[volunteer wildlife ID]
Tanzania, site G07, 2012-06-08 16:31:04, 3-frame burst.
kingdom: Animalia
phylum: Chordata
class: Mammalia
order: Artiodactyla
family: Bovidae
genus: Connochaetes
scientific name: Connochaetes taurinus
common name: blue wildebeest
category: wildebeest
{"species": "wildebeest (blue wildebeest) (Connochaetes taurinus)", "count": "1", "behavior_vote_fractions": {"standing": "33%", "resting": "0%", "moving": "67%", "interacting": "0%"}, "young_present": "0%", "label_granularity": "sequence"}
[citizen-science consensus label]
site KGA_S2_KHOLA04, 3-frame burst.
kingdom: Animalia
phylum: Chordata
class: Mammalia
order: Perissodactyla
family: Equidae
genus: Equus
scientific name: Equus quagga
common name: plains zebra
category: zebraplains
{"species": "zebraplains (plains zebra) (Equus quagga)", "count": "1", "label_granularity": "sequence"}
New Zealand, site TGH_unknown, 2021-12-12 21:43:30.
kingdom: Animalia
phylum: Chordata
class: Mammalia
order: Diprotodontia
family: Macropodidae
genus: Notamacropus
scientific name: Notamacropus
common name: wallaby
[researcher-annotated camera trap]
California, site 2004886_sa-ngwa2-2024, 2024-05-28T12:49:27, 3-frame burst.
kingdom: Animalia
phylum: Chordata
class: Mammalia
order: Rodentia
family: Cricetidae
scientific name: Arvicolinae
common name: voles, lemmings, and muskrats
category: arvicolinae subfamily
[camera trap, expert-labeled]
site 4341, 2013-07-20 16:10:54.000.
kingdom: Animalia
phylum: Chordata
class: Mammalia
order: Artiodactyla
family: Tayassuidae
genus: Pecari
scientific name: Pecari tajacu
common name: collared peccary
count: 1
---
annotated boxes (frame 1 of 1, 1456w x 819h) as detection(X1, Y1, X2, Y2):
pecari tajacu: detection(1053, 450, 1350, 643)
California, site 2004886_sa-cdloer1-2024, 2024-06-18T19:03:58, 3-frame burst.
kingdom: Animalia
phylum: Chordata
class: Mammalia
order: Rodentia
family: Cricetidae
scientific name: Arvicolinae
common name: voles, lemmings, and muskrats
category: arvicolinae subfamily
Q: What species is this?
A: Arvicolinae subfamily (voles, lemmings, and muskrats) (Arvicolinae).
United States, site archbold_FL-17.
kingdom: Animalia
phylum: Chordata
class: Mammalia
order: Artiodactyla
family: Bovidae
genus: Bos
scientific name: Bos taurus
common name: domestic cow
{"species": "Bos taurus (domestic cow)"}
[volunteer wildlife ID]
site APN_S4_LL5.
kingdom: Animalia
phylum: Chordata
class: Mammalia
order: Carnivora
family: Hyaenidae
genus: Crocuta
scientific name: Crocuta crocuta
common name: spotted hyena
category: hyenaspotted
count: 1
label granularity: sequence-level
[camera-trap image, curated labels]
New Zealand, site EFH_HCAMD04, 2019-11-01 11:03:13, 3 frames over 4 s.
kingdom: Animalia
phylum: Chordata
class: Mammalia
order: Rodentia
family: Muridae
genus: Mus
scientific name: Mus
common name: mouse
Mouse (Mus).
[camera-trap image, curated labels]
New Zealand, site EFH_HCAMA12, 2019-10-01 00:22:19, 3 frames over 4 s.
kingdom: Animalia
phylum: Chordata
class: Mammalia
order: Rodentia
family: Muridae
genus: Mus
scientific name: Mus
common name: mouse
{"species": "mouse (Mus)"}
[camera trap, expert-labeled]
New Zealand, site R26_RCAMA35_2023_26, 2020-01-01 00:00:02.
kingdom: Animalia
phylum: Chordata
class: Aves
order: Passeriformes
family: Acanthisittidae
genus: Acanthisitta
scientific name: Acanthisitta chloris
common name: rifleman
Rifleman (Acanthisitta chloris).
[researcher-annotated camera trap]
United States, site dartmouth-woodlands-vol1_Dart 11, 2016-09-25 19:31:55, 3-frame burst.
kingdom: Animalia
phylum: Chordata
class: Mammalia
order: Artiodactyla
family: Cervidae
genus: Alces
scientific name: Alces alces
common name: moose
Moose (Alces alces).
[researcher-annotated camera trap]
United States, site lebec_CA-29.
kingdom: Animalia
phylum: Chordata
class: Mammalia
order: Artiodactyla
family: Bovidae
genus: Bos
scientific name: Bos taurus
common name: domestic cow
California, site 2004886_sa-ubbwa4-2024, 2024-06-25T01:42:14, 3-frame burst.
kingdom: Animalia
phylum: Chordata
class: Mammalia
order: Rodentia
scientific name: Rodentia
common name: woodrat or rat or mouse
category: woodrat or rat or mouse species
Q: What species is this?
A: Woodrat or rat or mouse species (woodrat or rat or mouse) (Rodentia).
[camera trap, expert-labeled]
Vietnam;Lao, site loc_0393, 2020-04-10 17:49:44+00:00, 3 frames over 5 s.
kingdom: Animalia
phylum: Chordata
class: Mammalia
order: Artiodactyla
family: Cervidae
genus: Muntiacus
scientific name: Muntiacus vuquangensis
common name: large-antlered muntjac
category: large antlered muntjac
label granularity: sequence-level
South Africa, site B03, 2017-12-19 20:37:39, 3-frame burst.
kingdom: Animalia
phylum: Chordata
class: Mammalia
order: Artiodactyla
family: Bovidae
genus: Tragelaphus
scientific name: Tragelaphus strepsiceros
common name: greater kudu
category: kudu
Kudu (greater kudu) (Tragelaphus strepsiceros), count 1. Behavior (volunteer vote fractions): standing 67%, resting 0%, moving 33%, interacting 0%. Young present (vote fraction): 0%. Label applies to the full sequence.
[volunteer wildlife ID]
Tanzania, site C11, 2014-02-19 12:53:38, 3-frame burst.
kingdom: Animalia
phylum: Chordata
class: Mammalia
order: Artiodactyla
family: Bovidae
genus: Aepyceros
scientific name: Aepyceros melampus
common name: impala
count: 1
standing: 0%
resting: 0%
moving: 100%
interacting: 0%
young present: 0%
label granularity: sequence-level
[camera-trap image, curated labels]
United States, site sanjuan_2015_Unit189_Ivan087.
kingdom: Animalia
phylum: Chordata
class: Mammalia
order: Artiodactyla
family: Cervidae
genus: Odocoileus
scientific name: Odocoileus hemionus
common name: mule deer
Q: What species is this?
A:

**Task prompt**
Would you retype the lines above from the one with "genus: Muntiacus" down to the one with "common name: mule deer", word for word, both ends included and no other lines?

**Solution to this exercise**
genus: Muntiacus
scientific name: Muntiacus vuquangensis
common name: large-antlered muntjac
category: large antlered muntjac
label granularity: sequence-level
South Africa, site B03, 2017-12-19 20:37:39, 3-frame burst.
kingdom: Animalia
phylum: Chordata
class: Mammalia
order: Artiodactyla
family: Bovidae
genus: Tragelaphus
scientific name: Tragelaphus strepsiceros
common name: greater kudu
category: kudu
Kudu (greater kudu) (Tragelaphus strepsiceros), count 1. Behavior (volunteer vote fractions): standing 67%, resting 0%, moving 33%, interacting 0%. Young present (vote fraction): 0%. Label applies to the full sequence.
[volunteer wildlife ID]
Tanzania, site C11, 2014-02-19 12:53:38, 3-frame burst.
kingdom: Animalia
phylum: Chordata
class: Mammalia
order: Artiodactyla
family: Bovidae
genus: Aepyceros
scientific name: Aepyceros melampus
common name: impala
count: 1
standing: 0%
resting: 0%
moving: 100%
interacting: 0%
young present: 0%
label granularity: sequence-level
[camera-trap image, curated labels]
United States, site sanjuan_2015_Unit189_Ivan087.
kingdom: Animalia
phylum: Chordata
class: Mammalia
order: Artiodactyla
family: Cervidae
genus: Odocoileus
scientific name: Odocoileus hemionus
common name: mule deer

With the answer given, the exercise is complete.